Litigation opponents beware. Habib Al Mulla, one of the UAE's top lawyers, is gearing up for a new bout of activity. And this time he also has the world's biggest law firm on his side.
Mr Al Mulla last week announced the merger of his 28-year-old firm with Baker & McKenzie of the United States. He will become a full partner of the American law firm and assume the global responsibilities associated with such a role. But his focus will remain the UAE, where he believes there is much unfinished business.
"I will be more aggressively involved than before," he says. For a man who has been outspoken on a number of important issues over the years and been involved in some of the UAE's and the region's biggest legal cases, that almost sounds like a threat.
He has firm views on a number of issues and is not afraid to state them. For example, the Dubai International Financial Centre, for which he set up the legal framework, "has not lived up to its remit in some respects", he says, adding: "They have not always attracted the right kind of institution. You cannot call Starbucks a financial institution."
Or the criminalisation of individuals - Emirati or expatriate - who get in financial difficulties over bounced cheques: "It should be dealt with as a civil issue. I don't believe the police and the courts should be used to collect civil debt," he says.
Or the lack of a bankruptcy code in the corporate sector: "It would not be fair just to extend Decree 57 [the bankruptcy legislation set up especially for the Dubai World crisis]. It's a federal issue and we need a proper bankruptcy law, but some people don't see the relevance, especially when the economy is doing well."
The deal with Baker & McKenzie means those kind of viewpoints will resonate in a global, rather than regional context.
When the merger was announced last week, some lawyers in the UAE thought it would mean the immersion of Mr Al Mulla's unique brand within the culture of a big American law firm, and a possible loss of business by being tied to one partner. Mr Al Mulla doesn't believe either argument holds water.
For one thing, he points out that Baker & McKenzie is not a purely American firm, but is truly multinational. For another, he believes legal culture in the UAE is changing, and is no longer the parochial structure characterised by some western lawyers.
"Business in the UAE is not attached to any particular culture, but is truly cosmopolitan, and the legal culture reflects this.

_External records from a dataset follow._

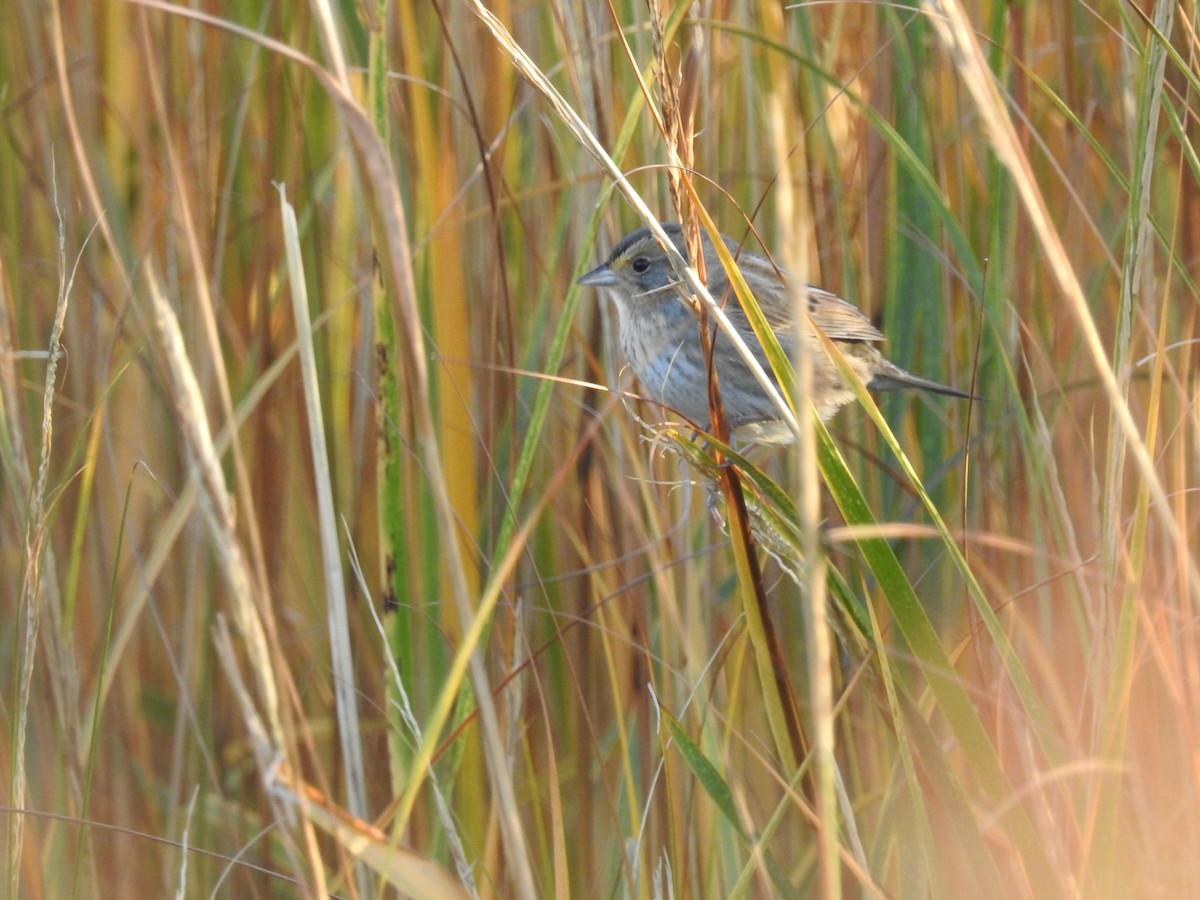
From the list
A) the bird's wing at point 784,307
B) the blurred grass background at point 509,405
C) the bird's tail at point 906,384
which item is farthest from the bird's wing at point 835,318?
the blurred grass background at point 509,405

Standards are becoming international, rather than local," he says.
But surely UAE legal practice will remain a special case as long as it is based on Sharia? "That isn't necessarily true. Sharia is the dominant form for family law, but the rest of the legal system is derived from the continental European system, ultimately from the Napoleonic code," he explains.
During the financial crisis and the corporate problems it brought, some western lawyers criticised the UAE legal system for its apparent unwillingness to enforce claims by international creditors against UAE companies. But again Mr Al Mulla believes their complaints were far-fetched.

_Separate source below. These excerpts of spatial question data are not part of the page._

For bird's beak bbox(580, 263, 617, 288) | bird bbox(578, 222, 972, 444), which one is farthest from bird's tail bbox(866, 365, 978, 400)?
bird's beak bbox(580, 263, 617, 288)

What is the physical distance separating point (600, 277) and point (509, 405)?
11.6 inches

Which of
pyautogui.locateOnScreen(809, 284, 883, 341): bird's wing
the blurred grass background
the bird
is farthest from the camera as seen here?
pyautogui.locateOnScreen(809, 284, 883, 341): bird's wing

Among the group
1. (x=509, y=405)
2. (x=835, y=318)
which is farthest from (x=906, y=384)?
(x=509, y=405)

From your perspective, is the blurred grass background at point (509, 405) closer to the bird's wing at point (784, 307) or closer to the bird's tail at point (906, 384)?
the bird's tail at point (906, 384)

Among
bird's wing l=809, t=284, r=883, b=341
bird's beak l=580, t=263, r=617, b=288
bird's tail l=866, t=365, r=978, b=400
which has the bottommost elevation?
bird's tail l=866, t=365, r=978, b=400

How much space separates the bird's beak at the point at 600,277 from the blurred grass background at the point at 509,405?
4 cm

"It's more an issue of contracts. You can always enforce claims if the contracts are drawn up properly...," he says.
Will his firm lose business as a result of being tied to Baker & McKenzie? It's obviously an issue that was discussed in the run-up to the deal. "I don't think it will affect it. Any shortfall will be outweighed by the benefits of increased business via the Baker & McKenzie network. In any case, I've already had discussions with two leading international firms, and they will continue to do business with us," he says.
Borys Dackiw, Baker & McKenzie's managing partner in the Gulf, points out that deals similar to the Al Mulla merger, in Turkey and South Africa, have led to an overall increase in business.

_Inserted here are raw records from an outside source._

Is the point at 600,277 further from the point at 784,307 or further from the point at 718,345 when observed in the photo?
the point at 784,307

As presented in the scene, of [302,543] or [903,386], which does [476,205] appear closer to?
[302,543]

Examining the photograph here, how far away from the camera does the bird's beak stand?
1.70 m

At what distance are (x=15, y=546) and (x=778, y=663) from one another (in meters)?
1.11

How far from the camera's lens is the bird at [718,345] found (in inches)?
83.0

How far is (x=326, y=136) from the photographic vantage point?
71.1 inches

Mr Al Mulla says the tie-up will reinforce his firm's appeal in certain areas where it already has expertise, such as litigation, corporate and commercial cases, especially in property, banking and finance.
In particular, he expects to benefit from new work in the financial sector as UAE markets improve. "If there is going to be a wave of IPOs and sukuk issuance, we can take advantage of that. We've already advised some corporates, but now we can lead the IPO process."
Should the government insist that local companies list on local markets?
"The government should provide the climate for companies to list in local markets. I also believe dual listings - in the UAE and somewhere else - would be the best option."
So as the UAE economy continues to recover from the fallout of the global crisis, Mr Al Mulla and his new partner expect to be at the centre of that growth. "I imagine I'll be equally involved, if not more. I have bigger responsibilities now," he says.